Ich staune ja über das sehr unterschiedliche Arbeitstempo erfolgreicher Schriftsteller. Da ist zum Beispiel Uwe Tellkamp, dieses One-Hit-Wonder der deutschen Literatur in den Nullerjahren. Der braucht zehn und mehr Jahre, um einen einzigen Roman zu veröffentlichen. Andere, wie etwa T. C. Boyle, hauen über Dekaden hinweg regelmäßig alle zwei Jahre einen Roman raus. Diese werden alle trotz ihrer relativ kurzen Entstehungszeit keinewegs und niemals als Trivialliteratur abgekanzelt. Und zwischendurch veröffentlichen sie auch noch Bände mit Kurzgeschichten, in sich geschlossenen Erzählungen, die alle nur ein paar Seiten lang sind und vermutlich eine Art von Abfallprodukten aus literarischen Ansätzen für nicht romantaugliche Texte darstellen. Und dennoch veröffentlicht und erfolgreich vermarktet werden.

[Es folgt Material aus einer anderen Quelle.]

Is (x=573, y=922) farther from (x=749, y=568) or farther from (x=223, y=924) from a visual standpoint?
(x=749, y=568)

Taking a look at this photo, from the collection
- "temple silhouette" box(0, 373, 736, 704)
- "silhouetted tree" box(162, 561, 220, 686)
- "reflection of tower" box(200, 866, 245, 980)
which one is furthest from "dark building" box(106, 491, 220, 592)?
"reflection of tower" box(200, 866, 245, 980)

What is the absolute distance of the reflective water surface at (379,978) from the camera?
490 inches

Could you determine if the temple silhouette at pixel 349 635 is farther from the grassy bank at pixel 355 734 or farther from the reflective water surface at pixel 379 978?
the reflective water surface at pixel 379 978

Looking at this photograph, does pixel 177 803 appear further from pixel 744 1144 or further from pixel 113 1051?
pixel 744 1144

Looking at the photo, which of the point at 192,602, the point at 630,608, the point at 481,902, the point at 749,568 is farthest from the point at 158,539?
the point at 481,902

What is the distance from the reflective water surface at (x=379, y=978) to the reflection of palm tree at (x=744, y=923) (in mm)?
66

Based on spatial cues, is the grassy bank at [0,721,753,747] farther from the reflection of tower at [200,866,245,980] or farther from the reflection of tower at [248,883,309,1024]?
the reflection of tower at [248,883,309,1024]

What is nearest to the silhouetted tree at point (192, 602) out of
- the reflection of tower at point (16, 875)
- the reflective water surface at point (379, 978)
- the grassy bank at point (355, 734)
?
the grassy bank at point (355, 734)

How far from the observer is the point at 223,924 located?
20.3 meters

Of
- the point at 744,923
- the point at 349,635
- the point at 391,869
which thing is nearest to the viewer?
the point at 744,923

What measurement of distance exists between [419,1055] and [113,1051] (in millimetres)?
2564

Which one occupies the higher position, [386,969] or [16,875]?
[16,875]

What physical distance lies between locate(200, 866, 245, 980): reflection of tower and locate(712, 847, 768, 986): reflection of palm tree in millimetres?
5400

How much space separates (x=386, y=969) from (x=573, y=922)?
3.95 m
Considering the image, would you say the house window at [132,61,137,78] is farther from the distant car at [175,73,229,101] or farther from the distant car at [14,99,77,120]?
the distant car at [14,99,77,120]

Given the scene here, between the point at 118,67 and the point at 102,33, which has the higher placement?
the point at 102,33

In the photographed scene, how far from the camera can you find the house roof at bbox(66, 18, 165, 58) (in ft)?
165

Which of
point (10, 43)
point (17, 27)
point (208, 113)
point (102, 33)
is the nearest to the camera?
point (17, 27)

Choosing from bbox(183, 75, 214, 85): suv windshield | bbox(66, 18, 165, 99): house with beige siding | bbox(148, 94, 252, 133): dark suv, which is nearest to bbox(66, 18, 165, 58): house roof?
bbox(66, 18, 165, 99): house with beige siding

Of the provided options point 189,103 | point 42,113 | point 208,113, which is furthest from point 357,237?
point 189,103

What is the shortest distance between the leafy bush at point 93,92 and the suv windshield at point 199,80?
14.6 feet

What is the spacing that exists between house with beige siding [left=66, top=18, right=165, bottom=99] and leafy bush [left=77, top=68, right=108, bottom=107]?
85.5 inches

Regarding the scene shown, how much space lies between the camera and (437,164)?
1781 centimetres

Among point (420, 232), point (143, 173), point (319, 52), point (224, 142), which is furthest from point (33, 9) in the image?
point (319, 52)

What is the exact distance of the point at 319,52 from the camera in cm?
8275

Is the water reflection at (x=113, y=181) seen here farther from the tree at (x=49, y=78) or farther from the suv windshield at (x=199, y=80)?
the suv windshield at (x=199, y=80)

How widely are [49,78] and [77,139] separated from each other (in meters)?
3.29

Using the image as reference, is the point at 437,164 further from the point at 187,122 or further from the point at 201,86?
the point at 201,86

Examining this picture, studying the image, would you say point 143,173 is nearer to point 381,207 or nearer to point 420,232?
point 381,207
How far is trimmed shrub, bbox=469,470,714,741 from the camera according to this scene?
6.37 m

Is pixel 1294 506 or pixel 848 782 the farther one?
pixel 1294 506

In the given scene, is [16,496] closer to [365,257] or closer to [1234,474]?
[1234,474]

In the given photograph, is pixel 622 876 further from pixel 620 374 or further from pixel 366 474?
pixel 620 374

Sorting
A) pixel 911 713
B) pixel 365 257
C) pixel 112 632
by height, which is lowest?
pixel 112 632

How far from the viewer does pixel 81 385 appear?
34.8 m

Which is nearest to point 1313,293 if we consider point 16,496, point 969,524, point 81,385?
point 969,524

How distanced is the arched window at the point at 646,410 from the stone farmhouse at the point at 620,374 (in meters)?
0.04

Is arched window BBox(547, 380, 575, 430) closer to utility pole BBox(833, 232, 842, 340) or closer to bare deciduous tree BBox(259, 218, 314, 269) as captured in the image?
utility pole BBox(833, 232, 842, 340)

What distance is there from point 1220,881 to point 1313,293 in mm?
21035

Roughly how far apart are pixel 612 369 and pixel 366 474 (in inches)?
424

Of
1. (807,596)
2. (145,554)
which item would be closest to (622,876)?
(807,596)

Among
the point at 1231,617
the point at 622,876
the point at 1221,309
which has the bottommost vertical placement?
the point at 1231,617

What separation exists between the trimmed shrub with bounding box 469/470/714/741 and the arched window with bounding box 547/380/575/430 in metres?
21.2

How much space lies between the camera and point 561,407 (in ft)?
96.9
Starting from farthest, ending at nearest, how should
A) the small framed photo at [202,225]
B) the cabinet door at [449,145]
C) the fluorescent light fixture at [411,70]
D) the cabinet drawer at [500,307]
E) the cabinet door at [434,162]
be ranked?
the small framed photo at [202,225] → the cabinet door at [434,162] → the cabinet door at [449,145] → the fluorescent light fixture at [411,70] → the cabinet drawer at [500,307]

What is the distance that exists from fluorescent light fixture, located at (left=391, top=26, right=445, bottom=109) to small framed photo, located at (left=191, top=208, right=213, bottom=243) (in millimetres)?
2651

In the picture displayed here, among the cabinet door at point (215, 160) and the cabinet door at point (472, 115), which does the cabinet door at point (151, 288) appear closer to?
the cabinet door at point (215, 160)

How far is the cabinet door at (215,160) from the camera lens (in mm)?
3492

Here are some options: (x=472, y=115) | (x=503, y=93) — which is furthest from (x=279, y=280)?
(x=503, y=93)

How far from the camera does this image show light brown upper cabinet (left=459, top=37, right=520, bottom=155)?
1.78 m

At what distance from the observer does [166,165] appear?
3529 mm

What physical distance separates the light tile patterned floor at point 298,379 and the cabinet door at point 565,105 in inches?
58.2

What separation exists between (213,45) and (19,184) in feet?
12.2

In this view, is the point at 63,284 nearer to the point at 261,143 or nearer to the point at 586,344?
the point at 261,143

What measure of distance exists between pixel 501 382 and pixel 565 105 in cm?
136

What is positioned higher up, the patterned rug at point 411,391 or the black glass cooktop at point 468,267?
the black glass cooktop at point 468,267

Der erste solcher boyleschen Erzählbände, den ich zu Lesen bekam, war Fleischeslust aus dem Jahr 1999. Das Bändchen mit schlanken 290 Textseiten wurde 1994 im englischen Original mit dem Titel Without a Hero zwischen den Romanen Willkommen in Wellville und América (dem dritten und vierten Roman des Schriftstellers) veröffentlicht.
Es handelt sich um eine Sammlung von 15 Kurzgeschichten, die sich mit grotesken Auswüchsen westlicher Gesellschaften befassen, insbesondere der US-amerikanischen. Ein gruseliges Kompendium zum Zustand der glorreichen Vereinigten Staaten von Amerika.